Yes its slow. 32bit is better than the 64bit plugin though. 10.1 brings some improvements (mostly for 32bit), but still no normal performance. 10.2 MAY be the one which the Linux community wants. (Adobe have always been famous about their plugins on non-Windows platforms.. :))

Apache

Posted 2010-05-10T19:16:36.433

Reputation: 14 755

Really? I'm getting rocking performance with the 64-bit plugin for all but a few (badly-written, I suspect) apps. – Ignacio Vazquez-Abrams – 2010-05-10T19:36:57.757

All apps are typically slower on Linux. There were some rants about this sometime ago. Anyway, I can understand that some of you write there are no problems with that which is obviously not true. Even if one have a good VGA card, a working driver (like I have a NVidia with latest NVidia binary driver), you wont even get close to the Win performance (or the usable performance). If I try to watch a movie full screen on youtube, it freezes my PC .. I can quit only if I tap ESC like some lunatic.

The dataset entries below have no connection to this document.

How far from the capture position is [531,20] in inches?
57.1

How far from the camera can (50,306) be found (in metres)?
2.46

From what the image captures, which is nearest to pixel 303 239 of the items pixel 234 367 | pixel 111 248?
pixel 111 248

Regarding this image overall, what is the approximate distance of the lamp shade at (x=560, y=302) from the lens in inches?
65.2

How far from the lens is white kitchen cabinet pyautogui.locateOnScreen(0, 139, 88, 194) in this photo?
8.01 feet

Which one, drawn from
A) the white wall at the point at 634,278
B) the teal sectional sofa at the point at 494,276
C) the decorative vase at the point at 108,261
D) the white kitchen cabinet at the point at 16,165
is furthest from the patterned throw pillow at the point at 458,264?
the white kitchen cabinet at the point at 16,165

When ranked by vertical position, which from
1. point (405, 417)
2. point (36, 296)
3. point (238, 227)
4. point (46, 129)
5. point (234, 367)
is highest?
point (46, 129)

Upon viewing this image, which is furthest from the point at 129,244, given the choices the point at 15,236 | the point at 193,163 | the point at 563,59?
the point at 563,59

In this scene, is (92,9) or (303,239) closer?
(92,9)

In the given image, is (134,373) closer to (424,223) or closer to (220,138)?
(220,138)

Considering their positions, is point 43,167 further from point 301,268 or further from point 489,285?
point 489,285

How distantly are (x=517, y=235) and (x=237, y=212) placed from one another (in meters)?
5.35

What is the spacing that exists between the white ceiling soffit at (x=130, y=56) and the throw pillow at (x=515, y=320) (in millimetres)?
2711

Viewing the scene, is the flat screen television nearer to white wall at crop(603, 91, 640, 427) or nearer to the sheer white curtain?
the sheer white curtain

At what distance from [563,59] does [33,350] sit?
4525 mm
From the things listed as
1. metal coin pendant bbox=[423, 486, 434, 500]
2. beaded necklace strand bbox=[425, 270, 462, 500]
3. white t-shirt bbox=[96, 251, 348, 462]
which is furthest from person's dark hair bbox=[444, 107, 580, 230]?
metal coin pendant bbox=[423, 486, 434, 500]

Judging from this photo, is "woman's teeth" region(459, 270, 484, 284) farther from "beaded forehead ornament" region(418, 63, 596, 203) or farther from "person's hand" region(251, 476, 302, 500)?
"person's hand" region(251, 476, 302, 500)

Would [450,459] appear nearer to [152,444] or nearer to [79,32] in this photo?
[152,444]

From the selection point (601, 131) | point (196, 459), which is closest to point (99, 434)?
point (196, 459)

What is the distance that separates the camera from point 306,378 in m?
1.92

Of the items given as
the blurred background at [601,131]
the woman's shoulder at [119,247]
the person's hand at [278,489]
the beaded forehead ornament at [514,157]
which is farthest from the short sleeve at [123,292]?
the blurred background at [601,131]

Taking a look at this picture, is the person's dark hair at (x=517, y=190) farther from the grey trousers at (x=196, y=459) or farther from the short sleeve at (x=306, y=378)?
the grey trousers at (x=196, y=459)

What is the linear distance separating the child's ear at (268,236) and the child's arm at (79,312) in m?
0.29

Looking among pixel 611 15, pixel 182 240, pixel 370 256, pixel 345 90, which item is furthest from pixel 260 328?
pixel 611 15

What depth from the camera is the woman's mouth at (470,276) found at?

On 32bit (i386) its much better, but still far from how it should be. – Apache – 2010-05-10T19:42:20.850

shrug I have an Intel 965GM, and fullscreen video works fine at 1280×800. Take it as you will. – Ignacio Vazquez-Abrams – 2010-05-10T19:57:22.933

Taking it. Have a NVidia 8600gts and a GTX card, Core2Quad EE cpu. 1920x1080. TOTAL FREEZE. (Everyone experiences this). By the way, Ubuntu installs 32bit plugin by default, so don't think if you used the package manager you got the 64bit. You have to fetch that by hand. – Apache – 2010-05-10T19:59:24.473

@Fujishiro (3 comments up): not all apps are slower on Linux, i.e. there's nothing about Linux that inherently makes programs run slower. I get great results with the Hulu Desktop client, for example. But I definitely agree that the Flash plugin on Linux isn't up to par. – David Z – 2010-05-10T20:44:54.960

1I meant the linux flash player of course, nothing else. :) – Apache – 2010-05-10T20:45:59.357

0

I have seen in the past that Flash version on Windows use Hardware Acceleration. While the linux version lagged, and didn't use Hardware Acceleration. Could it be that the interfaces are just not there for this kind of thing to work on Linux?